Exercise tasks
a - List the four organizations that the passage on the Arctic Species Trend Index names as collaborators in developing the Index.
b - Resume the passage on the Arctic Species Trend Index, picking up right after its final sentence.

Study text
::::
Arctic Species Trend Index (ASTI) is a biodiversity project commissioned and coordinated by the Arctic Council's CAFF working group's Circumpolar Biodiversity Monitoring Program. The ASTI keeps track how the Arctic's ecosystems and the living resources dependent upon the ecosystems are responding to the environmental change taking place in the Arctic today. The Index, which was developed as a collaboration between the CBMP, the Zoological Society of London, UNEP World Conservation Monitoring Centre and the Worldwide Fund for Nature, uses population monitoring data to track trends in marine, terrestrial and freshwater Arctic vertebrate species. The index allows for a composite measure of the overall population trends of Arctic vertebrate populations. It can also be organized to display trends based on taxonomy, biome or region. Currently, the Index tracks almost 1000 Arctic vertebrate population data-sets by biome, taxa, migratory status etc. making it very important information source on Arctic biodiversity trends.
::::
Dataset records
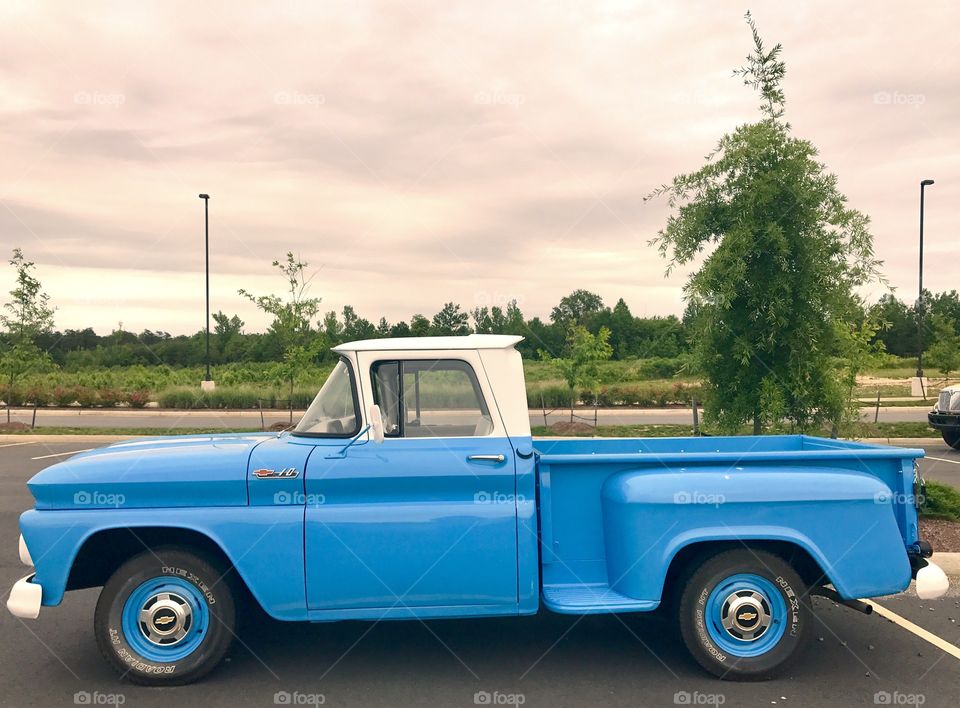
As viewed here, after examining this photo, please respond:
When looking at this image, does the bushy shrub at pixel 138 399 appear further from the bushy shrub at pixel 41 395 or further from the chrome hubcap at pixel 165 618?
the chrome hubcap at pixel 165 618

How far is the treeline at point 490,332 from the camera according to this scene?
51.8 ft

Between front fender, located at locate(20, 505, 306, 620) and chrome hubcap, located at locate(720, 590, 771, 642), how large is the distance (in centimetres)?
245

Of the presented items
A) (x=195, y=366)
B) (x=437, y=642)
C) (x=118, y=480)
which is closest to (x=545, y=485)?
(x=437, y=642)

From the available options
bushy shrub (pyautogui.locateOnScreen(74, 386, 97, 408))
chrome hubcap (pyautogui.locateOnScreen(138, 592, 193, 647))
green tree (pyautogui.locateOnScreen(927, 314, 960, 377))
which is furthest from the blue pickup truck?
bushy shrub (pyautogui.locateOnScreen(74, 386, 97, 408))

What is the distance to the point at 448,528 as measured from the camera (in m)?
4.45

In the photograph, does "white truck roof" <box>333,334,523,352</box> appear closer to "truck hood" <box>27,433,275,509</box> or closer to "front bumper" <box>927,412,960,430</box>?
"truck hood" <box>27,433,275,509</box>

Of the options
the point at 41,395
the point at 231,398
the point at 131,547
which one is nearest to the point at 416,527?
the point at 131,547

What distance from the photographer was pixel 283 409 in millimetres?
28953

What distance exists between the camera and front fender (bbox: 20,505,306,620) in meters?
4.41

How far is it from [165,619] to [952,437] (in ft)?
52.7

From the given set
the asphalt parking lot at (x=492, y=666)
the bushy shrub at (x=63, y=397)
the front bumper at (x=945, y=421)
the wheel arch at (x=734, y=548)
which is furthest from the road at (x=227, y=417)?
the wheel arch at (x=734, y=548)

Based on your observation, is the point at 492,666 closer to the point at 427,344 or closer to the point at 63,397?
the point at 427,344

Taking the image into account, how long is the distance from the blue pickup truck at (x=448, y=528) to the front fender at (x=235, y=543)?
1cm

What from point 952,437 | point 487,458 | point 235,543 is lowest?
point 952,437
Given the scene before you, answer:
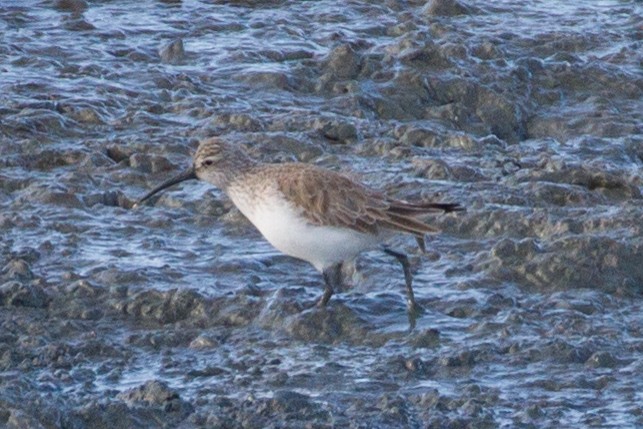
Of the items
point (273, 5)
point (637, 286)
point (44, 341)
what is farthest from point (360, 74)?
point (44, 341)

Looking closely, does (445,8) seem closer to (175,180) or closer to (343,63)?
(343,63)

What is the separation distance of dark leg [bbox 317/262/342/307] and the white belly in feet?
0.12

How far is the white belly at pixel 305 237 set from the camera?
26.9ft

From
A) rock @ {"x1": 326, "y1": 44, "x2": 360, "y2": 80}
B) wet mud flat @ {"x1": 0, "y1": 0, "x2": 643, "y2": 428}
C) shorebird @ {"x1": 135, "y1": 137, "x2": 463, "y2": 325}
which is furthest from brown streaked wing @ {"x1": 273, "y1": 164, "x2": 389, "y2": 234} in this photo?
rock @ {"x1": 326, "y1": 44, "x2": 360, "y2": 80}

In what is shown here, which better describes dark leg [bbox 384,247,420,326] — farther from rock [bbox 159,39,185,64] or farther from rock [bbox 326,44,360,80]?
rock [bbox 159,39,185,64]

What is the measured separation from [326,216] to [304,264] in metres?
0.75

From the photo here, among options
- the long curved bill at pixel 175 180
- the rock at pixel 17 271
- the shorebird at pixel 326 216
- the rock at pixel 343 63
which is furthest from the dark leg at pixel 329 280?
the rock at pixel 343 63

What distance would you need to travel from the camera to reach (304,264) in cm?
894

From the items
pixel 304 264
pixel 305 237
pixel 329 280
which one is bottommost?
pixel 304 264

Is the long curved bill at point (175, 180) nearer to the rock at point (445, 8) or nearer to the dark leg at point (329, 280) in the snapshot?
the dark leg at point (329, 280)

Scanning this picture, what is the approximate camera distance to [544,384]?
291 inches

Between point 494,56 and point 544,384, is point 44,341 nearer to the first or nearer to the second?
point 544,384

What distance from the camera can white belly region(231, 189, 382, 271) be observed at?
323 inches

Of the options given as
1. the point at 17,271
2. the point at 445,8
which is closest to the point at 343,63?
the point at 445,8
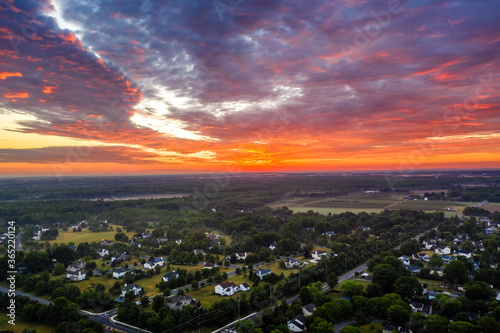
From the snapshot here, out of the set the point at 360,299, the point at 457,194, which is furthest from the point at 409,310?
the point at 457,194

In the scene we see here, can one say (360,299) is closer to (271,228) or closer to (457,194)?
(271,228)

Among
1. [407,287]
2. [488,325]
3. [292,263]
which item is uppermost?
[488,325]

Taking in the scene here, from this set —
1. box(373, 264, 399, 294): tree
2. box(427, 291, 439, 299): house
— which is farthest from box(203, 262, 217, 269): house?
box(427, 291, 439, 299): house

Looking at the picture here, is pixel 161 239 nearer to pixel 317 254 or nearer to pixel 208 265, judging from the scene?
pixel 208 265

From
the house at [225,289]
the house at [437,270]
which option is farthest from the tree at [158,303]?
the house at [437,270]

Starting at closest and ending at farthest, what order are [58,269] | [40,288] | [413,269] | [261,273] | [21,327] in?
1. [21,327]
2. [40,288]
3. [261,273]
4. [413,269]
5. [58,269]

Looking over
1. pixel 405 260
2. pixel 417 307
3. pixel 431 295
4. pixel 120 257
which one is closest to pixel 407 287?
pixel 417 307

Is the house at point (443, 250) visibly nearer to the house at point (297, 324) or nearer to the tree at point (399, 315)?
the tree at point (399, 315)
::::
Responses by item number
a - CBMP, the Zoological Society of London, UNEP World Conservation Monitoring Centre, and the Worldwide Fund for Nature.

b -
The ASTI has now released a new assessment on the Arctic's biodiversity "Tracking Trends in Arctic Wildlife" according to which 26 per cent decline in species populations has occured in the high Arctic over the past 34 years. While some of these declines may be part of a natural cycle, there is concern that pressures such as climate change may be exacerbating natural cyclic declines.
In contrast, population levels of species living in the sub-Arctic and low Arctic are relatively stable and in some cases, increasing. Populations of marine mammals, including bowhead whales found in the low Arctic, may have benefited from the recent tightening of hunting laws. Some fish species have also experienced population increases in response to rising sea temperatures.
Because of the important role the Arctic ecosystem plays in the global ecology the results presented in the ASTI report are highly important for non-Arctic researchers as well. "Rapid changes to the Arctic's ecosystems will have consequences for the Arctic that will be felt globally. The Arctic is host to abundant and diverse wildlife populations, many of which migrate annually from all regions of the globe. This region acts as a critical component in the Earth's physical, chemical, and biological regulatory system," says lead-author Louise McRae from the Zoological Society of London (ZSL).